One of the worst of the lot is the Ontario Human Rights Commission, infamous for trying - and failing - to drag Maclean's magazine and writer Mark Steyn before its tribunal because some Muslims and a few law students claimed that an article Steyn wrote was offensive.
Last week this commission managed to outdo even that shabby misadventure, with a preposterous suggestion that every publication in the country, including "media services" websites, be required by law to belong to a national press council that could adjudicate breaches of professional standards and complaints of discrimination. Chillingly, the council would have the power to order offending media to publish its findings, along with counterarguments from complainants. And in a bit of verbal legerdemain that would make Big Brother wince, the commission claimed that this would not constitute censorship.
...If someone wants to start a rabidly partisan, scurrilous scandal sheet, that's fine with us, too. State-compelled norms of behaviour are censorship, not idealism.
The underlying problem here might be that liberty has once again run into one of its most formidable foes - the bureaucratic mind. Such minds recoil at the unruliness of the media - among other things - and won't rest until all participants in public discourse are fully regulated by government. They do all this "for the common good," of course.
But when they succeed, we can all kiss our precious freedoms goodbye.
And here's an Op-Ed in the Calgary Herald, written by Dan Shapiro of the liberal (in the best sense of that word) Sheldon Chumir Foundation, focusing on Alberta's provincial equivalent to section 13. Some excerpts:
It is time to amend Section 3 of the Alberta Human Rights, Citizenship and Multiculturalism Act, which prohibits writing or saying anything that is "likely to expose" a person to "hatred or contempt."
Why? Because Section 3 casts far too wide a net and risks chilling legitimate expression on topics of importance to public discussion, such as gay marriage or Islamic terrorism.
...Freedom of expression should be given the widest legal scope possible because the effects of allowing human rights bureaucrats to determine what we are allowed to think and say are too ghastly to contemplate. Think Soviet Russia. Of course, Alberta today is nowhere near totalitarianism, but history has taught us that freedoms are fragile and vigilance has to be eternal.
The Chumir Foundation would amend the section, not abolish it. But the fact that they agree that it's a Soviet-style problem is all that matters to me right now -- we've got to dynamite the Alberta HRC out of its inertia, and crack it open to legislative reforms.
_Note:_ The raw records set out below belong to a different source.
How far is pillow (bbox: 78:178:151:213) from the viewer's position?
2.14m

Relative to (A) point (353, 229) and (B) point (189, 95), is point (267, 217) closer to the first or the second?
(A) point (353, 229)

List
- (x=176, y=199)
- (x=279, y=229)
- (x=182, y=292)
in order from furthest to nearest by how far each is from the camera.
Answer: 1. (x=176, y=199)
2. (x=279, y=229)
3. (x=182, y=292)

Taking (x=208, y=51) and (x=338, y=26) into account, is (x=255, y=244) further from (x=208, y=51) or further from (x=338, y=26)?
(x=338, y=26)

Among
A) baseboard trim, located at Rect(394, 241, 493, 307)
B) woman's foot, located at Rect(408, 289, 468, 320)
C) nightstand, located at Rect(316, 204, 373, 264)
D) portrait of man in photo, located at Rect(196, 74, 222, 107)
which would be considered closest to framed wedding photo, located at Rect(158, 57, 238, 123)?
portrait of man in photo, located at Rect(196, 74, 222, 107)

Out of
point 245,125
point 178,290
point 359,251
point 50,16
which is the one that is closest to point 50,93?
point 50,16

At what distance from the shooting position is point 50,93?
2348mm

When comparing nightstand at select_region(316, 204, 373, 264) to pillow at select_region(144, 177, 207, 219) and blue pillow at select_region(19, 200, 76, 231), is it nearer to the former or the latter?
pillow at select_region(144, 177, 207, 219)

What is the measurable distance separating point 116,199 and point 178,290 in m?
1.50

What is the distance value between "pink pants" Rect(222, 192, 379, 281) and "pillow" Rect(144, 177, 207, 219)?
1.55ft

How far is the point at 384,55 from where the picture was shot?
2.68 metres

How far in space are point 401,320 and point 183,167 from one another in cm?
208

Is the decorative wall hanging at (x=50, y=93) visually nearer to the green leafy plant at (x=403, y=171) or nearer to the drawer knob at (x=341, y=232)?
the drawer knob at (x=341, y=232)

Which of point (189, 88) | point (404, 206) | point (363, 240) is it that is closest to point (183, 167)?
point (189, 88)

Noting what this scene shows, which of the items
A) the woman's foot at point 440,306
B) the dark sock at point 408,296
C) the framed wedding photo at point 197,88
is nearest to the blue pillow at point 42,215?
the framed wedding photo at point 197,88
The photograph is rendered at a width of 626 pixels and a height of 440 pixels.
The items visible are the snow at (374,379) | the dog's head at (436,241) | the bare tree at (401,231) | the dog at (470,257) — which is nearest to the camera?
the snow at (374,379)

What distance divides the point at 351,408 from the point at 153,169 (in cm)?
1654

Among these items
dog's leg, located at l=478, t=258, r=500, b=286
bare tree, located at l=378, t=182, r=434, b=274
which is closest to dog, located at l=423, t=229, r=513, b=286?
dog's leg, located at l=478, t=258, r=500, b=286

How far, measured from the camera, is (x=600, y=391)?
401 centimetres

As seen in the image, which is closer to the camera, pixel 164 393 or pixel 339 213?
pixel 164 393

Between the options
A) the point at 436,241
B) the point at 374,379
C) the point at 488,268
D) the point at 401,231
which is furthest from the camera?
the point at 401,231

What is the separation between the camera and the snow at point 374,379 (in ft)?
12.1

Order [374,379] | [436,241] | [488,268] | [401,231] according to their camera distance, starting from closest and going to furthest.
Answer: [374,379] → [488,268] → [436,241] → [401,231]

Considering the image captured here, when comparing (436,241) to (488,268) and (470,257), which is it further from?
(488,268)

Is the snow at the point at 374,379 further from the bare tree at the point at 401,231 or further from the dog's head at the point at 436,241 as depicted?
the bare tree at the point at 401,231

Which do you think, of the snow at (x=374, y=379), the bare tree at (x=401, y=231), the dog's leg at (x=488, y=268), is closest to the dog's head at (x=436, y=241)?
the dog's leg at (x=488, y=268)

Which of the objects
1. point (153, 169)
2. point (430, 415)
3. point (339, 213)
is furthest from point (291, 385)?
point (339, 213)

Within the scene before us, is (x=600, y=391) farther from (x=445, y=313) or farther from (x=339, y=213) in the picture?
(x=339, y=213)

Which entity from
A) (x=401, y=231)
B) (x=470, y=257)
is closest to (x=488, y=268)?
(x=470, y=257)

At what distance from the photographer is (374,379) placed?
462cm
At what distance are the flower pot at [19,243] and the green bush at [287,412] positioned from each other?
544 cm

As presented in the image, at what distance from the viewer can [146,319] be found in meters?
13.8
I'm for pulling the weed out by its roots; others are for trimming it. That's a debate for later -- for now, we can all agree that changes are needed.
I love reading commentaries like these, especially in the newspapers of record in great cities like Montreal and Calgary. It happens so frequently these days, that I don't even always note it on my blog. What a difference from a year ago, when this national campaign for freedom of speech just began, and one had to scour the papers for any sign of progress. Now the progress comes daily -- not just in the media, but as my trip to Ottawa confirmed for me, in the halls of government, too.